Post by: Studyinghard on March 26, 2011, 01:10:54 pm: wait what where did you get 3npi from in your edited post :S
Title: Re: Forgotten basic methods!
Post by: taiga on March 26, 2011, 01:13:26 pm: I think he means 2npi

[edit] - my bad didnt read his working out, skipped to final line xD
Title: Re: Forgotten basic methods!
Post by: pi on March 26, 2011, 01:13:33 pm: Quote from: Studyinghard on March 26, 2011, 01:10:54 pm
wait what where did you get 3npi from in your edited post :S

Instead of $x = \frac{\pi}{2} + 3n\pi, \frac{5\pi}{2} + 3n\pi \ or \ x = \frac{7\pi}{2} + 3n\pi, \frac{11\pi}{2} + 3n\pi$ , I simplified it down to just two solutions. btw, as it a modulus, the period is actually 3pi (ie x/3 = ...+npi, x = ...+n3pi), not 6pi
Title: Re: Forgotten basic methods!
Post by: Studyinghard on March 26, 2011, 03:51:34 pm: why is the period different for a mod function? When was this rule created :S
Title: Re: Forgotten basic methods!
Post by: pi on March 26, 2011, 03:58:05 pm: Quote from: Studyinghard on March 26, 2011, 03:51:34 pm
why is the period different for a mod function? When was this rule created :S

Because there are no negative ordinates (all negative ordinates turned to positive due to modulus).
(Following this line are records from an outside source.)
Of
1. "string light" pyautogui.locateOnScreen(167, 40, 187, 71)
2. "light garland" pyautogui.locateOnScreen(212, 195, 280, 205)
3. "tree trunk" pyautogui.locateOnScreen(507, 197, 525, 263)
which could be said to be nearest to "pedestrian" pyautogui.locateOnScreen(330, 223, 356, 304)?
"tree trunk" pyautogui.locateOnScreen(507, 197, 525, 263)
The graph looks like a series of 'bumps' (ie no troughs) with a repetition (ie period) of 3pi.

Temporary image:
(http://www4b.wolframalpha.com/Calculate/MSP/MSP382419f0564g3bh0260300003c16fae088c75ci5?MSPStoreType=image/gif&s=36&w=370&h=204)
Title: Re: Forgotten basic methods!
Post by: Menang on March 26, 2011, 04:35:30 pm: There's a reason why I'm so screwed for methods. -_-
Title: Re: Forgotten basic methods!
Post by: Studyinghard on April 09, 2011, 10:37:21 pm: BUMP. just saying that the period was wrong. it was actually 6pi
Title: Re: Forgotten basic methods!
Post by: luken93 on April 10, 2011, 12:16:16 am: Quote from: Studyinghard on April 09, 2011, 10:37:21 pm
BUMP. just saying that the period was wrong. it was actually 6pi
I don't think it's 6pi, think about the graph, it is half of a normal sine graph...

If it were a normal sin(x/3) graph, then yes it would be 6pi, but because it is |sin(x/3)| the period is 6pi/2 = 3pi
Title: Re: Forgotten basic methods!
Post by: Studyinghard on April 10, 2011, 08:20:29 am: Well this was for an assignment and i got it marked wrong. Can we get more confirmations for this so I can argue this ?
Title: Re: Forgotten basic methods!
Post by: TrueTears on April 10, 2011, 05:16:57 pm: $\frac{\frac{2\pi}{\frac{1}{3}}}{2} = 3\pi$ is the period.